24 décembre au soir, je me retrouve d’un seul regard à être le cadeau d’un homme au sommet de sa gloire. 

J’ai les lèvres tout juste trempées de sang, tout en sachant que monsieur attend plus qu’un simple cadeau, il exige de fêter ce moment-là tel que le monde le lui doit. 
Car monsieur est grand; il n’est pas un humain ordinaire, il est plutôt de la race des rois parmi les faibles, et cela dans sa juste rétribution mentalement laide. 
« Abandonne ton corps » me dit ma petite voix intérieure, «  Ne regarde rien et laisse faire » dit mon être extérieur. Mais mon for intérieur s’en dédira « Force-toi à voir chacune des choses qu’il te fera, car pour rien au monde il ne faudrait que tu oublies une seule seconde la laideur de cette humanité rieuse d’une triste rancœur ». 
Puisqu’il en est ainsi, et que l’intérieur ne peut qu’avoir raison, de par son actif que l’ultérieur ne pourrait jamais avoir, et ce malgré les pleurs de ne connaître sa destinée avant l’heure du sale quart-d’heure, je décidai d’observer chaque seconde de cette avalanche de coups et de blessures physiques et… Quelle bêtise allais-je dire,  le psychologique n’est plus, depuis le cynisme prédictif que ma propre mère avait de mon emploi futur. 
Je regardai la scène tout en voulant en être l’acteur, et l’annonciateur. Sans qu’une seule fois on y abrège ma douleur, qui n’était qu’amplificateur de vigueur pour monsieur, à qui je fus offert pour mon plus grand malheur. 

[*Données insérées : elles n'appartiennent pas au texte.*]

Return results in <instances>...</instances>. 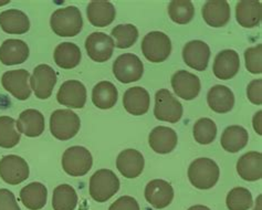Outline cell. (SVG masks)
Segmentation results:
<instances>
[{
  "instance_id": "cell-1",
  "label": "cell",
  "mask_w": 262,
  "mask_h": 210,
  "mask_svg": "<svg viewBox=\"0 0 262 210\" xmlns=\"http://www.w3.org/2000/svg\"><path fill=\"white\" fill-rule=\"evenodd\" d=\"M50 25L53 32L60 37H75L82 30L83 19L77 7L69 6L52 13Z\"/></svg>"
},
{
  "instance_id": "cell-2",
  "label": "cell",
  "mask_w": 262,
  "mask_h": 210,
  "mask_svg": "<svg viewBox=\"0 0 262 210\" xmlns=\"http://www.w3.org/2000/svg\"><path fill=\"white\" fill-rule=\"evenodd\" d=\"M220 171L217 163L210 158H197L188 168V178L198 189H210L217 184Z\"/></svg>"
},
{
  "instance_id": "cell-3",
  "label": "cell",
  "mask_w": 262,
  "mask_h": 210,
  "mask_svg": "<svg viewBox=\"0 0 262 210\" xmlns=\"http://www.w3.org/2000/svg\"><path fill=\"white\" fill-rule=\"evenodd\" d=\"M120 179L110 170L95 172L90 179L89 192L91 197L98 202H105L119 192Z\"/></svg>"
},
{
  "instance_id": "cell-4",
  "label": "cell",
  "mask_w": 262,
  "mask_h": 210,
  "mask_svg": "<svg viewBox=\"0 0 262 210\" xmlns=\"http://www.w3.org/2000/svg\"><path fill=\"white\" fill-rule=\"evenodd\" d=\"M80 117L71 110H57L50 117L51 134L60 141H68L80 131Z\"/></svg>"
},
{
  "instance_id": "cell-5",
  "label": "cell",
  "mask_w": 262,
  "mask_h": 210,
  "mask_svg": "<svg viewBox=\"0 0 262 210\" xmlns=\"http://www.w3.org/2000/svg\"><path fill=\"white\" fill-rule=\"evenodd\" d=\"M92 164L91 153L83 146H72L62 156V168L73 177L84 176L92 168Z\"/></svg>"
},
{
  "instance_id": "cell-6",
  "label": "cell",
  "mask_w": 262,
  "mask_h": 210,
  "mask_svg": "<svg viewBox=\"0 0 262 210\" xmlns=\"http://www.w3.org/2000/svg\"><path fill=\"white\" fill-rule=\"evenodd\" d=\"M142 51L144 57L150 62H164L171 52L170 39L164 32L151 31L142 41Z\"/></svg>"
},
{
  "instance_id": "cell-7",
  "label": "cell",
  "mask_w": 262,
  "mask_h": 210,
  "mask_svg": "<svg viewBox=\"0 0 262 210\" xmlns=\"http://www.w3.org/2000/svg\"><path fill=\"white\" fill-rule=\"evenodd\" d=\"M154 115L160 121L177 123L183 116V105L168 90L162 89L155 94Z\"/></svg>"
},
{
  "instance_id": "cell-8",
  "label": "cell",
  "mask_w": 262,
  "mask_h": 210,
  "mask_svg": "<svg viewBox=\"0 0 262 210\" xmlns=\"http://www.w3.org/2000/svg\"><path fill=\"white\" fill-rule=\"evenodd\" d=\"M115 78L122 83L139 81L144 73L142 60L133 53H124L117 58L113 65Z\"/></svg>"
},
{
  "instance_id": "cell-9",
  "label": "cell",
  "mask_w": 262,
  "mask_h": 210,
  "mask_svg": "<svg viewBox=\"0 0 262 210\" xmlns=\"http://www.w3.org/2000/svg\"><path fill=\"white\" fill-rule=\"evenodd\" d=\"M0 177L10 185H19L29 177V166L17 155H7L0 160Z\"/></svg>"
},
{
  "instance_id": "cell-10",
  "label": "cell",
  "mask_w": 262,
  "mask_h": 210,
  "mask_svg": "<svg viewBox=\"0 0 262 210\" xmlns=\"http://www.w3.org/2000/svg\"><path fill=\"white\" fill-rule=\"evenodd\" d=\"M57 80V73L50 66L39 65L33 70V74L30 76V87L33 89L38 99L46 100L51 96Z\"/></svg>"
},
{
  "instance_id": "cell-11",
  "label": "cell",
  "mask_w": 262,
  "mask_h": 210,
  "mask_svg": "<svg viewBox=\"0 0 262 210\" xmlns=\"http://www.w3.org/2000/svg\"><path fill=\"white\" fill-rule=\"evenodd\" d=\"M29 79L30 73L27 70H12L4 73L2 83L4 89L11 95L20 101H25L31 95V89L28 84Z\"/></svg>"
},
{
  "instance_id": "cell-12",
  "label": "cell",
  "mask_w": 262,
  "mask_h": 210,
  "mask_svg": "<svg viewBox=\"0 0 262 210\" xmlns=\"http://www.w3.org/2000/svg\"><path fill=\"white\" fill-rule=\"evenodd\" d=\"M114 40L103 32H93L85 40L88 55L95 62H105L111 59L114 51Z\"/></svg>"
},
{
  "instance_id": "cell-13",
  "label": "cell",
  "mask_w": 262,
  "mask_h": 210,
  "mask_svg": "<svg viewBox=\"0 0 262 210\" xmlns=\"http://www.w3.org/2000/svg\"><path fill=\"white\" fill-rule=\"evenodd\" d=\"M171 88L177 96L183 100H194L201 92V80L197 75L185 70L177 71L171 76Z\"/></svg>"
},
{
  "instance_id": "cell-14",
  "label": "cell",
  "mask_w": 262,
  "mask_h": 210,
  "mask_svg": "<svg viewBox=\"0 0 262 210\" xmlns=\"http://www.w3.org/2000/svg\"><path fill=\"white\" fill-rule=\"evenodd\" d=\"M57 100L60 104L71 109H82L86 102V89L84 84L77 80H69L62 83Z\"/></svg>"
},
{
  "instance_id": "cell-15",
  "label": "cell",
  "mask_w": 262,
  "mask_h": 210,
  "mask_svg": "<svg viewBox=\"0 0 262 210\" xmlns=\"http://www.w3.org/2000/svg\"><path fill=\"white\" fill-rule=\"evenodd\" d=\"M210 48L204 41L194 40L186 44L183 50V59L189 68L197 71H205L208 67Z\"/></svg>"
},
{
  "instance_id": "cell-16",
  "label": "cell",
  "mask_w": 262,
  "mask_h": 210,
  "mask_svg": "<svg viewBox=\"0 0 262 210\" xmlns=\"http://www.w3.org/2000/svg\"><path fill=\"white\" fill-rule=\"evenodd\" d=\"M145 198L156 209L166 208L174 199V189L166 180H150L145 188Z\"/></svg>"
},
{
  "instance_id": "cell-17",
  "label": "cell",
  "mask_w": 262,
  "mask_h": 210,
  "mask_svg": "<svg viewBox=\"0 0 262 210\" xmlns=\"http://www.w3.org/2000/svg\"><path fill=\"white\" fill-rule=\"evenodd\" d=\"M239 69V54L234 50H224L216 55L212 71L217 79L229 80L238 73Z\"/></svg>"
},
{
  "instance_id": "cell-18",
  "label": "cell",
  "mask_w": 262,
  "mask_h": 210,
  "mask_svg": "<svg viewBox=\"0 0 262 210\" xmlns=\"http://www.w3.org/2000/svg\"><path fill=\"white\" fill-rule=\"evenodd\" d=\"M144 164L142 153L133 149L121 152L116 159L117 170L126 178L139 177L144 170Z\"/></svg>"
},
{
  "instance_id": "cell-19",
  "label": "cell",
  "mask_w": 262,
  "mask_h": 210,
  "mask_svg": "<svg viewBox=\"0 0 262 210\" xmlns=\"http://www.w3.org/2000/svg\"><path fill=\"white\" fill-rule=\"evenodd\" d=\"M150 104V96L142 87L129 88L123 96V105L129 114L140 116L147 113Z\"/></svg>"
},
{
  "instance_id": "cell-20",
  "label": "cell",
  "mask_w": 262,
  "mask_h": 210,
  "mask_svg": "<svg viewBox=\"0 0 262 210\" xmlns=\"http://www.w3.org/2000/svg\"><path fill=\"white\" fill-rule=\"evenodd\" d=\"M28 58L29 48L23 40H6L0 47V61L5 66L21 65Z\"/></svg>"
},
{
  "instance_id": "cell-21",
  "label": "cell",
  "mask_w": 262,
  "mask_h": 210,
  "mask_svg": "<svg viewBox=\"0 0 262 210\" xmlns=\"http://www.w3.org/2000/svg\"><path fill=\"white\" fill-rule=\"evenodd\" d=\"M202 12L206 24L213 28L224 27L230 20V7L225 0L207 2L203 7Z\"/></svg>"
},
{
  "instance_id": "cell-22",
  "label": "cell",
  "mask_w": 262,
  "mask_h": 210,
  "mask_svg": "<svg viewBox=\"0 0 262 210\" xmlns=\"http://www.w3.org/2000/svg\"><path fill=\"white\" fill-rule=\"evenodd\" d=\"M177 134L173 129L166 126H157L150 132L148 143L150 149L158 154L173 152L177 145Z\"/></svg>"
},
{
  "instance_id": "cell-23",
  "label": "cell",
  "mask_w": 262,
  "mask_h": 210,
  "mask_svg": "<svg viewBox=\"0 0 262 210\" xmlns=\"http://www.w3.org/2000/svg\"><path fill=\"white\" fill-rule=\"evenodd\" d=\"M16 125L17 130L26 136L38 137L45 131V116L37 110H26L20 114Z\"/></svg>"
},
{
  "instance_id": "cell-24",
  "label": "cell",
  "mask_w": 262,
  "mask_h": 210,
  "mask_svg": "<svg viewBox=\"0 0 262 210\" xmlns=\"http://www.w3.org/2000/svg\"><path fill=\"white\" fill-rule=\"evenodd\" d=\"M239 176L247 181H256L262 177V155L259 152H248L237 163Z\"/></svg>"
},
{
  "instance_id": "cell-25",
  "label": "cell",
  "mask_w": 262,
  "mask_h": 210,
  "mask_svg": "<svg viewBox=\"0 0 262 210\" xmlns=\"http://www.w3.org/2000/svg\"><path fill=\"white\" fill-rule=\"evenodd\" d=\"M0 27L6 33L24 34L29 31L30 21L21 10L9 9L0 13Z\"/></svg>"
},
{
  "instance_id": "cell-26",
  "label": "cell",
  "mask_w": 262,
  "mask_h": 210,
  "mask_svg": "<svg viewBox=\"0 0 262 210\" xmlns=\"http://www.w3.org/2000/svg\"><path fill=\"white\" fill-rule=\"evenodd\" d=\"M88 19L94 27L104 28L111 25L115 19V7L110 2H92L86 8Z\"/></svg>"
},
{
  "instance_id": "cell-27",
  "label": "cell",
  "mask_w": 262,
  "mask_h": 210,
  "mask_svg": "<svg viewBox=\"0 0 262 210\" xmlns=\"http://www.w3.org/2000/svg\"><path fill=\"white\" fill-rule=\"evenodd\" d=\"M207 103L216 113H228L234 105V95L229 88L225 86H215L207 94Z\"/></svg>"
},
{
  "instance_id": "cell-28",
  "label": "cell",
  "mask_w": 262,
  "mask_h": 210,
  "mask_svg": "<svg viewBox=\"0 0 262 210\" xmlns=\"http://www.w3.org/2000/svg\"><path fill=\"white\" fill-rule=\"evenodd\" d=\"M261 3L256 0H243L237 4L236 18L244 28H253L261 23Z\"/></svg>"
},
{
  "instance_id": "cell-29",
  "label": "cell",
  "mask_w": 262,
  "mask_h": 210,
  "mask_svg": "<svg viewBox=\"0 0 262 210\" xmlns=\"http://www.w3.org/2000/svg\"><path fill=\"white\" fill-rule=\"evenodd\" d=\"M248 139H249V134L245 128L239 125H231L224 131L220 143L225 151L238 153L247 146Z\"/></svg>"
},
{
  "instance_id": "cell-30",
  "label": "cell",
  "mask_w": 262,
  "mask_h": 210,
  "mask_svg": "<svg viewBox=\"0 0 262 210\" xmlns=\"http://www.w3.org/2000/svg\"><path fill=\"white\" fill-rule=\"evenodd\" d=\"M48 191L43 184L31 183L20 192V200L29 210H40L47 204Z\"/></svg>"
},
{
  "instance_id": "cell-31",
  "label": "cell",
  "mask_w": 262,
  "mask_h": 210,
  "mask_svg": "<svg viewBox=\"0 0 262 210\" xmlns=\"http://www.w3.org/2000/svg\"><path fill=\"white\" fill-rule=\"evenodd\" d=\"M117 89L112 82L101 81L93 88L92 102L101 110L112 109L117 102Z\"/></svg>"
},
{
  "instance_id": "cell-32",
  "label": "cell",
  "mask_w": 262,
  "mask_h": 210,
  "mask_svg": "<svg viewBox=\"0 0 262 210\" xmlns=\"http://www.w3.org/2000/svg\"><path fill=\"white\" fill-rule=\"evenodd\" d=\"M81 61L80 48L72 42H62L54 50V62L57 66L70 70L79 66Z\"/></svg>"
},
{
  "instance_id": "cell-33",
  "label": "cell",
  "mask_w": 262,
  "mask_h": 210,
  "mask_svg": "<svg viewBox=\"0 0 262 210\" xmlns=\"http://www.w3.org/2000/svg\"><path fill=\"white\" fill-rule=\"evenodd\" d=\"M78 205V195L75 189L62 184L53 191L52 207L54 210H74Z\"/></svg>"
},
{
  "instance_id": "cell-34",
  "label": "cell",
  "mask_w": 262,
  "mask_h": 210,
  "mask_svg": "<svg viewBox=\"0 0 262 210\" xmlns=\"http://www.w3.org/2000/svg\"><path fill=\"white\" fill-rule=\"evenodd\" d=\"M168 15L177 25H187L195 16V7L189 0H174L168 5Z\"/></svg>"
},
{
  "instance_id": "cell-35",
  "label": "cell",
  "mask_w": 262,
  "mask_h": 210,
  "mask_svg": "<svg viewBox=\"0 0 262 210\" xmlns=\"http://www.w3.org/2000/svg\"><path fill=\"white\" fill-rule=\"evenodd\" d=\"M15 125L16 121L12 117L0 116V147L3 149H12L21 139Z\"/></svg>"
},
{
  "instance_id": "cell-36",
  "label": "cell",
  "mask_w": 262,
  "mask_h": 210,
  "mask_svg": "<svg viewBox=\"0 0 262 210\" xmlns=\"http://www.w3.org/2000/svg\"><path fill=\"white\" fill-rule=\"evenodd\" d=\"M112 37L115 39L114 46L119 49L132 47L139 38V30L133 25H119L112 30Z\"/></svg>"
},
{
  "instance_id": "cell-37",
  "label": "cell",
  "mask_w": 262,
  "mask_h": 210,
  "mask_svg": "<svg viewBox=\"0 0 262 210\" xmlns=\"http://www.w3.org/2000/svg\"><path fill=\"white\" fill-rule=\"evenodd\" d=\"M252 195L245 187H236L227 195L226 205L229 210H248L252 206Z\"/></svg>"
},
{
  "instance_id": "cell-38",
  "label": "cell",
  "mask_w": 262,
  "mask_h": 210,
  "mask_svg": "<svg viewBox=\"0 0 262 210\" xmlns=\"http://www.w3.org/2000/svg\"><path fill=\"white\" fill-rule=\"evenodd\" d=\"M217 136V126L212 120L204 117L198 120L194 125V137L196 142L203 145H208L215 141Z\"/></svg>"
},
{
  "instance_id": "cell-39",
  "label": "cell",
  "mask_w": 262,
  "mask_h": 210,
  "mask_svg": "<svg viewBox=\"0 0 262 210\" xmlns=\"http://www.w3.org/2000/svg\"><path fill=\"white\" fill-rule=\"evenodd\" d=\"M246 68L253 74L262 73V45L247 49L245 51Z\"/></svg>"
},
{
  "instance_id": "cell-40",
  "label": "cell",
  "mask_w": 262,
  "mask_h": 210,
  "mask_svg": "<svg viewBox=\"0 0 262 210\" xmlns=\"http://www.w3.org/2000/svg\"><path fill=\"white\" fill-rule=\"evenodd\" d=\"M0 210H20L15 195L6 188L0 189Z\"/></svg>"
},
{
  "instance_id": "cell-41",
  "label": "cell",
  "mask_w": 262,
  "mask_h": 210,
  "mask_svg": "<svg viewBox=\"0 0 262 210\" xmlns=\"http://www.w3.org/2000/svg\"><path fill=\"white\" fill-rule=\"evenodd\" d=\"M247 96L252 104H262V80H253L249 83L247 89Z\"/></svg>"
},
{
  "instance_id": "cell-42",
  "label": "cell",
  "mask_w": 262,
  "mask_h": 210,
  "mask_svg": "<svg viewBox=\"0 0 262 210\" xmlns=\"http://www.w3.org/2000/svg\"><path fill=\"white\" fill-rule=\"evenodd\" d=\"M108 210H140V205L130 196H122L110 206Z\"/></svg>"
},
{
  "instance_id": "cell-43",
  "label": "cell",
  "mask_w": 262,
  "mask_h": 210,
  "mask_svg": "<svg viewBox=\"0 0 262 210\" xmlns=\"http://www.w3.org/2000/svg\"><path fill=\"white\" fill-rule=\"evenodd\" d=\"M261 116L262 112L259 111L258 113L253 116V129L256 131L259 135L262 134V128H261Z\"/></svg>"
},
{
  "instance_id": "cell-44",
  "label": "cell",
  "mask_w": 262,
  "mask_h": 210,
  "mask_svg": "<svg viewBox=\"0 0 262 210\" xmlns=\"http://www.w3.org/2000/svg\"><path fill=\"white\" fill-rule=\"evenodd\" d=\"M188 210H210V209L208 207L203 206V205H196V206L190 207Z\"/></svg>"
},
{
  "instance_id": "cell-45",
  "label": "cell",
  "mask_w": 262,
  "mask_h": 210,
  "mask_svg": "<svg viewBox=\"0 0 262 210\" xmlns=\"http://www.w3.org/2000/svg\"><path fill=\"white\" fill-rule=\"evenodd\" d=\"M261 195L258 196V199H257V204L256 207H254V210H261Z\"/></svg>"
}]
</instances>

C’est pourquoi j’aime observer l’humanité. Elle m’intrigue, me faisant presque oublier la douleur, je finis par anticiper chaque accès de démence et de violence. L’humain est fait décidément pour détruire tout ce qu’il peut, comme il le peut, quel qu’en soit le prix ; il le fera avec délectation et chaleur intérieure emplie de passion. 

 

L’humain n’a d’humanité que par définition, parce que lui-même s’en fait le parangon, mais nous savons au fond de nous que nos actes nous placent à la hauteur du plus abject des chacals.  
Regardez ce monsieur qui me tient la tête comme un vulgaire bout de steak, ce lord qui m’enfourne avec violence, on entend son halètement de plus en plus fort, je sens des vagues d’air qui viennent et reviennent sur le bas de ma nuque, c’est un chien qui baise une chienne, un salaud qui encule une salope, et un pédé qui enfourne une pute. 

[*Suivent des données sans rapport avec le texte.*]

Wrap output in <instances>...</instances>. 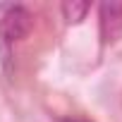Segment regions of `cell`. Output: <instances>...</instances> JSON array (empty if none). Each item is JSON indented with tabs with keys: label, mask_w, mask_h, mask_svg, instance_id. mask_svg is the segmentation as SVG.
Segmentation results:
<instances>
[{
	"label": "cell",
	"mask_w": 122,
	"mask_h": 122,
	"mask_svg": "<svg viewBox=\"0 0 122 122\" xmlns=\"http://www.w3.org/2000/svg\"><path fill=\"white\" fill-rule=\"evenodd\" d=\"M62 122H84V120H62Z\"/></svg>",
	"instance_id": "obj_4"
},
{
	"label": "cell",
	"mask_w": 122,
	"mask_h": 122,
	"mask_svg": "<svg viewBox=\"0 0 122 122\" xmlns=\"http://www.w3.org/2000/svg\"><path fill=\"white\" fill-rule=\"evenodd\" d=\"M89 3H81V0H67V3H62V17L67 24H79L86 12H89Z\"/></svg>",
	"instance_id": "obj_3"
},
{
	"label": "cell",
	"mask_w": 122,
	"mask_h": 122,
	"mask_svg": "<svg viewBox=\"0 0 122 122\" xmlns=\"http://www.w3.org/2000/svg\"><path fill=\"white\" fill-rule=\"evenodd\" d=\"M31 22H34L31 12L22 5H12L3 12V17H0V50H3L5 67H7V60H10V46L22 41L31 31Z\"/></svg>",
	"instance_id": "obj_1"
},
{
	"label": "cell",
	"mask_w": 122,
	"mask_h": 122,
	"mask_svg": "<svg viewBox=\"0 0 122 122\" xmlns=\"http://www.w3.org/2000/svg\"><path fill=\"white\" fill-rule=\"evenodd\" d=\"M98 31H101V43H115L122 36V3H101L98 5Z\"/></svg>",
	"instance_id": "obj_2"
}]
</instances>
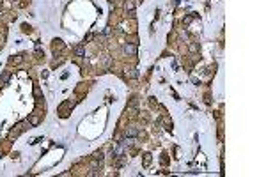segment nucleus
Here are the masks:
<instances>
[{
	"instance_id": "f257e3e1",
	"label": "nucleus",
	"mask_w": 266,
	"mask_h": 177,
	"mask_svg": "<svg viewBox=\"0 0 266 177\" xmlns=\"http://www.w3.org/2000/svg\"><path fill=\"white\" fill-rule=\"evenodd\" d=\"M124 7H126V11H128V12H130V14H131V16H135V4H133V2H131V0H128V2H126V5H124Z\"/></svg>"
},
{
	"instance_id": "f03ea898",
	"label": "nucleus",
	"mask_w": 266,
	"mask_h": 177,
	"mask_svg": "<svg viewBox=\"0 0 266 177\" xmlns=\"http://www.w3.org/2000/svg\"><path fill=\"white\" fill-rule=\"evenodd\" d=\"M124 51H126L128 55H135V53H137V48H135L133 44H124Z\"/></svg>"
},
{
	"instance_id": "7ed1b4c3",
	"label": "nucleus",
	"mask_w": 266,
	"mask_h": 177,
	"mask_svg": "<svg viewBox=\"0 0 266 177\" xmlns=\"http://www.w3.org/2000/svg\"><path fill=\"white\" fill-rule=\"evenodd\" d=\"M75 53L78 55V57H83V53H85V51H83V46H82V44H78V46L75 48Z\"/></svg>"
},
{
	"instance_id": "20e7f679",
	"label": "nucleus",
	"mask_w": 266,
	"mask_h": 177,
	"mask_svg": "<svg viewBox=\"0 0 266 177\" xmlns=\"http://www.w3.org/2000/svg\"><path fill=\"white\" fill-rule=\"evenodd\" d=\"M126 135H128V137H137V135H138V131H137L135 128H131V129H128V131H126Z\"/></svg>"
},
{
	"instance_id": "39448f33",
	"label": "nucleus",
	"mask_w": 266,
	"mask_h": 177,
	"mask_svg": "<svg viewBox=\"0 0 266 177\" xmlns=\"http://www.w3.org/2000/svg\"><path fill=\"white\" fill-rule=\"evenodd\" d=\"M149 161H151V156H149V154H146V165H149Z\"/></svg>"
}]
</instances>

La violence des mots est bien plus perverse que celle des coups, vous n’imaginez pas à quel point tous les mots qu’il me dit pèsent plus que le poids de son ventre sur le bas de mes reins. 
Je me suis promis d’observer sans déranger, je ne suis que l’objet du sujet, et c’est bel et bien lui qui est le sujet de mon observation. Je suis une souris de laboratoire, à qui l’on fait subir tous les sévices, pour mieux comprendre le fonctionnement de cette perversité, devenue virale et insoignable. 
Je le regarde droit dans les yeux, dieu que cela est mélodieux, sa bouche coule de désir, ses yeux saignent d’un loisir intense et l’espace s’emplit de gémissements qu’il aime à reproduire. 
Oui, j’aime observer l’humanité, jusqu’à ce que sous la violence, je m’évanouisse par manque de vivacité. 
L’humanité est belle, si l’on considère que la laideur est une création, et que toute création est un art ; l’art bien que subjectif n’en reste pas moins une oeuvre majeure, alors ma considération n’en est que plus appuyée sur la beauté de cette humanité laide de cœur. 
24 décembre au soir et je me rends compte qu’il est trop tard pour m’acheter un espoir.